6. Ask visitors to coordinate their visits so there are only two people at the bedside at any time. The more visitors a patient has, the higher the risk of bringing in an infection from outside. Also, instead of coming straight from work, try to persuade them to go home and have a thorough shower or bath before coming to see you – again this reduces the risk of bringing infection in from outside.

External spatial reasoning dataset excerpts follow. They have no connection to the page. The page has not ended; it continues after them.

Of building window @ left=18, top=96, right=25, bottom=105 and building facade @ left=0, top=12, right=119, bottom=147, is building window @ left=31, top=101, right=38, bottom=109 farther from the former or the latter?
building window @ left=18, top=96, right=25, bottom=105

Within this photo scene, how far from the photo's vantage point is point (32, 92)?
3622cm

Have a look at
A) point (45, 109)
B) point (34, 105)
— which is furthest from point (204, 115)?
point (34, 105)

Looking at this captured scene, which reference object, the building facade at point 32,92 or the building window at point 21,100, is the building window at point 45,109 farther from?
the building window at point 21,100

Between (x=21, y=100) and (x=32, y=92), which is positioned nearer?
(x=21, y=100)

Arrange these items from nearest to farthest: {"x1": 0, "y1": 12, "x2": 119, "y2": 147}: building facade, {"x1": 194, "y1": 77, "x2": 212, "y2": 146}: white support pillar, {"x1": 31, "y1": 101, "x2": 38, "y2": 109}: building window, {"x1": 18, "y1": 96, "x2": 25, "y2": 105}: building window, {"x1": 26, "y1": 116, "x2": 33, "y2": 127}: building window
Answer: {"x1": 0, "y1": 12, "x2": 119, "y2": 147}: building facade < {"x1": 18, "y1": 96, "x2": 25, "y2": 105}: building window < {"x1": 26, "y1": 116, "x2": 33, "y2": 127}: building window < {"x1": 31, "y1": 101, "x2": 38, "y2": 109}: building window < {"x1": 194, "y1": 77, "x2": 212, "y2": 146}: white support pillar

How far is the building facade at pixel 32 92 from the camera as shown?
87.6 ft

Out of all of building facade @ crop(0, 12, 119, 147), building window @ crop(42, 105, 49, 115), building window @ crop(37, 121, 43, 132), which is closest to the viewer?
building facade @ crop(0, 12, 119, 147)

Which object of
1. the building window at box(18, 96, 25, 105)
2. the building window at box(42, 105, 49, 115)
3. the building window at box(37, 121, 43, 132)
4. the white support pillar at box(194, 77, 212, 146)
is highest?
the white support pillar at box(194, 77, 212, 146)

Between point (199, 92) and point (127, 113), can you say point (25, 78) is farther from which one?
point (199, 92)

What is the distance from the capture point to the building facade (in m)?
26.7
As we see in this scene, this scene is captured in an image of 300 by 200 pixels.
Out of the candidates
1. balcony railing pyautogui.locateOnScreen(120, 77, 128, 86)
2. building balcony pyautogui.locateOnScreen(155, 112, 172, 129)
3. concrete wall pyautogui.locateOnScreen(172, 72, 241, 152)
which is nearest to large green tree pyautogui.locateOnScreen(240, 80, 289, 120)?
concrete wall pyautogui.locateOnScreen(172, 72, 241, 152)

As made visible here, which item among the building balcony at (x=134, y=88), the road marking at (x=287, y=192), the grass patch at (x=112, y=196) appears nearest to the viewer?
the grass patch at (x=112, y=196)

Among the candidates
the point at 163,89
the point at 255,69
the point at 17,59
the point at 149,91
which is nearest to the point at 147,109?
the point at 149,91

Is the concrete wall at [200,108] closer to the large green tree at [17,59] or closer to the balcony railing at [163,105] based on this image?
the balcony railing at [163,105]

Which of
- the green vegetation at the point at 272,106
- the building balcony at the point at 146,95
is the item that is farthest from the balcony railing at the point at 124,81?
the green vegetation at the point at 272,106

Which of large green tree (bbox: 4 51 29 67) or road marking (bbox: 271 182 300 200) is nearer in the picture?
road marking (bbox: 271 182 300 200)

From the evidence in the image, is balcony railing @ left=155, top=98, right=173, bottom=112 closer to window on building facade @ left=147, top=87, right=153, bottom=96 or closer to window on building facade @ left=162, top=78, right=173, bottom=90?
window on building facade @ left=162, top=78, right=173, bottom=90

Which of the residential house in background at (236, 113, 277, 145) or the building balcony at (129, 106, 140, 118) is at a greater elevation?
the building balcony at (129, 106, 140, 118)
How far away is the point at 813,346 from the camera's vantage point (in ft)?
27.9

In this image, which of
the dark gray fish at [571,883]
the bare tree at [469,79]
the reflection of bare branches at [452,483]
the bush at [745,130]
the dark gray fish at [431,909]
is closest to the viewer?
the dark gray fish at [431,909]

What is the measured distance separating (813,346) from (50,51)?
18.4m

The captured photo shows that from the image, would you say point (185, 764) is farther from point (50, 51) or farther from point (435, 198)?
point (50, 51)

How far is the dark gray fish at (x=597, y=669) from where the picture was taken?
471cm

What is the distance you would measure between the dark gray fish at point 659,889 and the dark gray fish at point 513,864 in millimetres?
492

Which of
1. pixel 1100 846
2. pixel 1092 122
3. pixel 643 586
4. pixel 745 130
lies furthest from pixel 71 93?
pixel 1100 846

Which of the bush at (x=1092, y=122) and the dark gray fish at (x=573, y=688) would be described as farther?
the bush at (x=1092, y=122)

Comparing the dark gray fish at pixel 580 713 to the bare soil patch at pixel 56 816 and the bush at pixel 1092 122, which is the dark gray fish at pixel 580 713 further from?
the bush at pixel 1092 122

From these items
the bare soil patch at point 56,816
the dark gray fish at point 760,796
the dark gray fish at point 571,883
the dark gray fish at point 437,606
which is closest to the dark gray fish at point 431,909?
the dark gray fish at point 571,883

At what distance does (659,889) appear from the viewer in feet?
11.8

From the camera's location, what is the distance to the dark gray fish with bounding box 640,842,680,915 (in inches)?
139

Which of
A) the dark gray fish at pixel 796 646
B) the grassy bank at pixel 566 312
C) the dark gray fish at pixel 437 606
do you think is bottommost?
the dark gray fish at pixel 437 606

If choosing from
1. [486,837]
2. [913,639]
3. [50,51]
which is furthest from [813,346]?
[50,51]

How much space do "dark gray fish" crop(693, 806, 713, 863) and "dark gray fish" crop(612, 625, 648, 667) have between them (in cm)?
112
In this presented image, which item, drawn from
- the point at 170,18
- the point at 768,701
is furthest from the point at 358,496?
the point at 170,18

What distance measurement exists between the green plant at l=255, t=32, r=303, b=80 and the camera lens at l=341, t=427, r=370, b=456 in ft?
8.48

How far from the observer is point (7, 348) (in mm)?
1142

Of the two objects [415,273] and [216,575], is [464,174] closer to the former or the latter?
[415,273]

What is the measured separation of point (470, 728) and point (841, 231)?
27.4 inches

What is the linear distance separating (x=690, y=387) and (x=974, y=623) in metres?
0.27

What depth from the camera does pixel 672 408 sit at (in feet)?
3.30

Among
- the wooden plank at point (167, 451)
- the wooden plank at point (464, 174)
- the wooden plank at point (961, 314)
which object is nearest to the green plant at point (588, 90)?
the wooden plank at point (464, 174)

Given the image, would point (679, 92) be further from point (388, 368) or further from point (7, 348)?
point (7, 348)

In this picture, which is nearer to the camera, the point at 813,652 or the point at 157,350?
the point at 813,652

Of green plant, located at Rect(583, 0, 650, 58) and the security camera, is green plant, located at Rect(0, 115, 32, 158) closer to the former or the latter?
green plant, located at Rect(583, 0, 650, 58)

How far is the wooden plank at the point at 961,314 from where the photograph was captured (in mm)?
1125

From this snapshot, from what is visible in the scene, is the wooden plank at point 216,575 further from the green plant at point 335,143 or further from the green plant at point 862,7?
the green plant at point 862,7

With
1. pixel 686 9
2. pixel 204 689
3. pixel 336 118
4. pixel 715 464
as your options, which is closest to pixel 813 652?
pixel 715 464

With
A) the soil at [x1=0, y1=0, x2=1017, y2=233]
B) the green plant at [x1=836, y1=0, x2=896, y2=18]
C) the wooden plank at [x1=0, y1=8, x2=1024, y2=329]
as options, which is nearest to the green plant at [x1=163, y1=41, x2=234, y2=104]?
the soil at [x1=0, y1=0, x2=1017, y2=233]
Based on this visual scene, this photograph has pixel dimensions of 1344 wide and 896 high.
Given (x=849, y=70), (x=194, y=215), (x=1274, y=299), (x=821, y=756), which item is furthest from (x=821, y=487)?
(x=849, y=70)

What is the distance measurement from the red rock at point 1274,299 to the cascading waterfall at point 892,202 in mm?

7. Ask them all to use the hand cleaners that should be at the foot of each bed (as specified by the Government), as they arrive and before they leave. This can greatly help the fight against the spread of infection.
8. Try not to let any children be brought in as visitors. However much you want to see them, it’s better not to expose them to possible hospital infections or to bring their own coughs and colds into the ward.
9. Advise visitors not to sit on your bed. Not only uncomfortable for you, but another way to prevent infection reaching you. Remember even healthy people carry bacteria on their skin; indeed we all do! And if they have even the slightest sniffle or indications of a cough, ask them nicely not to come and see you.
10. When a nurse or a doctor comes to your bed to touch you - for example, to examine a wound or check you in some way – be prepared to ask whether they have washed their hands or used the disinfecting hand gel. It takes courage, but it’s your health that’s at stake.

Above all, never be afraid to ask questions, especially about your own condition, or to make valid complaints. It may be easiest to speak to the ward matron. Do it gently but firmly. Your complaints or comments on what happens in the ward could be of great value to others too.